### LISTED RECORDS:
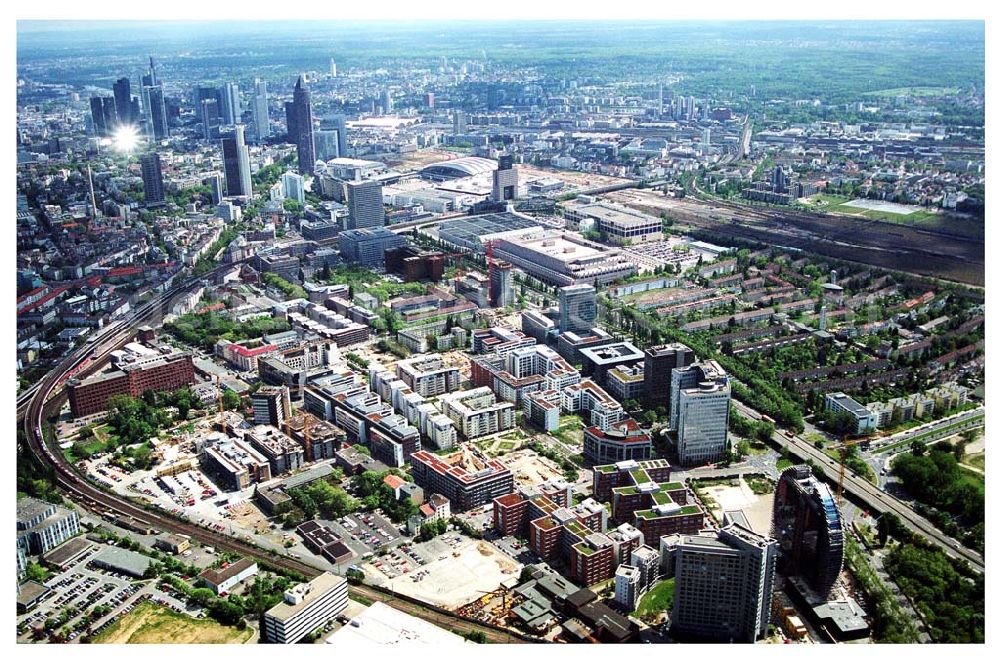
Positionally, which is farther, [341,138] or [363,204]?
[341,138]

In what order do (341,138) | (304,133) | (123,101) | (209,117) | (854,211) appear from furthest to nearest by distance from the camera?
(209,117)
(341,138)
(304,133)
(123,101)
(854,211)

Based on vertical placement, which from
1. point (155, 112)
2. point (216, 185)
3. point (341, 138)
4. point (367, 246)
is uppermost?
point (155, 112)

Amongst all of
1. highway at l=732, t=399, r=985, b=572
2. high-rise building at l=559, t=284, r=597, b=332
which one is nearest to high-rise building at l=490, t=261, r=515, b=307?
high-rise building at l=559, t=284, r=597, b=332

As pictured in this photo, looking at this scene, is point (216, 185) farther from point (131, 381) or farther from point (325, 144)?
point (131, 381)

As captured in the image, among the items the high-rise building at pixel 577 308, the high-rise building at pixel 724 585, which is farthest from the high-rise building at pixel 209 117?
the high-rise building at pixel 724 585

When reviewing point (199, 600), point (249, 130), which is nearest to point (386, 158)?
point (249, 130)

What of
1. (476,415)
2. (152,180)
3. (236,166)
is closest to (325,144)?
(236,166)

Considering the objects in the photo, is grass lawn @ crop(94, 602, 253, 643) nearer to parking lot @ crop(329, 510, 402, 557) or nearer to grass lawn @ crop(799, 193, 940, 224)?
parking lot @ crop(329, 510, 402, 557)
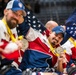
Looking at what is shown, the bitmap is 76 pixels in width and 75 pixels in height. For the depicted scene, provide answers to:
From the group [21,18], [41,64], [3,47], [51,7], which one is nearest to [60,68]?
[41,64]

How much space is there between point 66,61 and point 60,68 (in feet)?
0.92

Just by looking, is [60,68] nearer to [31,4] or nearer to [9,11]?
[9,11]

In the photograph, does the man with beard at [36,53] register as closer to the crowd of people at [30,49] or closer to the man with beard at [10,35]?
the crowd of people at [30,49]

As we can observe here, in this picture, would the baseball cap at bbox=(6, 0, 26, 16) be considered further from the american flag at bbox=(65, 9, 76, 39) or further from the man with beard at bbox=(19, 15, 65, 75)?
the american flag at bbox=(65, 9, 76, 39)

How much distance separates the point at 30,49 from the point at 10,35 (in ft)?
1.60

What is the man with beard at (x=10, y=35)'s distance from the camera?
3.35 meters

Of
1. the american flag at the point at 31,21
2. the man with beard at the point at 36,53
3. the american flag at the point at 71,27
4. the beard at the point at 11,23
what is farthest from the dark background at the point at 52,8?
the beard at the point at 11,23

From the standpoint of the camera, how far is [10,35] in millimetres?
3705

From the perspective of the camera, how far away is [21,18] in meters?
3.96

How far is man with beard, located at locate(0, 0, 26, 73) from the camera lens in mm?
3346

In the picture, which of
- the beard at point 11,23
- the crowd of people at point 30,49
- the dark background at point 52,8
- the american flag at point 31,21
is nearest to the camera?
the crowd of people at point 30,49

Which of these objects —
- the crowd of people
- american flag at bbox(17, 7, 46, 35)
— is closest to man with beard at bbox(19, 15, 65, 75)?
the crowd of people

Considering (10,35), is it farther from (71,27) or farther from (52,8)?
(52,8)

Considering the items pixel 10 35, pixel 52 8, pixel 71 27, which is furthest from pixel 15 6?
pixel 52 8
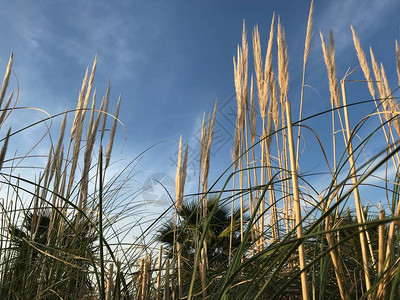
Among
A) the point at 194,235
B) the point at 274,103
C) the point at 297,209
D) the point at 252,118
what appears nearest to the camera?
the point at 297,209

### EXERCISE GOAL:
Convert the material above into a JSON list of strings, one string per line, with blank lines and the picture markers left out.

### FINAL RESULT:
[
  "Positionally, which is farther, [341,138] or [363,204]?",
  "[341,138]",
  "In what order do (341,138) | (304,133) | (123,101) | (209,117) | (854,211) appear from furthest to nearest by distance from the camera?",
  "(209,117)",
  "(341,138)",
  "(304,133)",
  "(123,101)",
  "(854,211)",
  "Based on vertical placement, which from",
  "1. point (155, 112)",
  "2. point (216, 185)",
  "3. point (341, 138)",
  "4. point (367, 246)",
  "is uppermost?",
  "point (155, 112)",
  "Amongst all of",
  "1. highway at l=732, t=399, r=985, b=572",
  "2. high-rise building at l=559, t=284, r=597, b=332",
  "which one is nearest to high-rise building at l=490, t=261, r=515, b=307?",
  "high-rise building at l=559, t=284, r=597, b=332",
  "As pictured in this photo, looking at this scene, is point (216, 185) farther from point (131, 381) or farther from point (325, 144)?",
  "point (131, 381)",
  "As captured in the image, among the items the high-rise building at pixel 577 308, the high-rise building at pixel 724 585, which is farthest from the high-rise building at pixel 209 117?",
  "the high-rise building at pixel 724 585",
  "When reviewing point (199, 600), point (249, 130), which is nearest to point (386, 158)?",
  "point (249, 130)",
  "What of",
  "1. (476,415)",
  "2. (152,180)",
  "3. (236,166)",
  "is closest to (325,144)?",
  "(236,166)",
  "Considering the objects in the photo, is grass lawn @ crop(94, 602, 253, 643) nearer to parking lot @ crop(329, 510, 402, 557) or nearer to grass lawn @ crop(799, 193, 940, 224)?",
  "parking lot @ crop(329, 510, 402, 557)",
  "Looking at what is shown, the bitmap is 76 pixels in width and 75 pixels in height. For the depicted scene, provide answers to:",
  "From the group [21,18], [41,64], [3,47], [51,7], which one is nearest to [60,68]?",
  "[41,64]",
  "How much space is there between point 66,61 and point 60,68 (in feet)?",
  "0.92",
  "Just by looking, is [60,68] nearer to [31,4] or nearer to [9,11]?",
  "[9,11]",
  "In the photograph, does the man with beard at [36,53] register as closer to the crowd of people at [30,49] or closer to the man with beard at [10,35]?",
  "the crowd of people at [30,49]",
  "As we can observe here, in this picture, would the baseball cap at bbox=(6, 0, 26, 16) be considered further from the american flag at bbox=(65, 9, 76, 39) or further from the man with beard at bbox=(19, 15, 65, 75)?",
  "the american flag at bbox=(65, 9, 76, 39)",
  "How much distance separates the point at 30,49 from the point at 10,35 (in ft)?",
  "1.60",
  "What is the man with beard at (x=10, y=35)'s distance from the camera?",
  "3.35 meters",
  "Of",
  "1. the american flag at the point at 31,21",
  "2. the man with beard at the point at 36,53",
  "3. the american flag at the point at 71,27",
  "4. the beard at the point at 11,23",
  "what is farthest from the dark background at the point at 52,8?",
  "the beard at the point at 11,23",
  "From the standpoint of the camera, how far is [10,35] in millimetres?",
  "3705",
  "From the perspective of the camera, how far away is [21,18] in meters?",
  "3.96",
  "How far is man with beard, located at locate(0, 0, 26, 73) from the camera lens in mm?",
  "3346",
  "In the picture, which of",
  "- the beard at point 11,23",
  "- the crowd of people at point 30,49",
  "- the dark background at point 52,8",
  "- the american flag at point 31,21",
  "is nearest to the camera?",
  "the crowd of people at point 30,49",
  "Which of these objects —",
  "- the crowd of people",
  "- american flag at bbox(17, 7, 46, 35)",
  "— is closest to man with beard at bbox(19, 15, 65, 75)?",
  "the crowd of people",
  "Considering (10,35), is it farther from (71,27) or farther from (52,8)?",
  "(52,8)",
  "Considering the items pixel 10 35, pixel 52 8, pixel 71 27, which is furthest from pixel 15 6?",
  "pixel 52 8",
  "Among",
  "A) the point at 194,235",
  "B) the point at 274,103",
  "C) the point at 297,209",
  "D) the point at 252,118",
  "what appears nearest to the camera?",
  "the point at 297,209"
]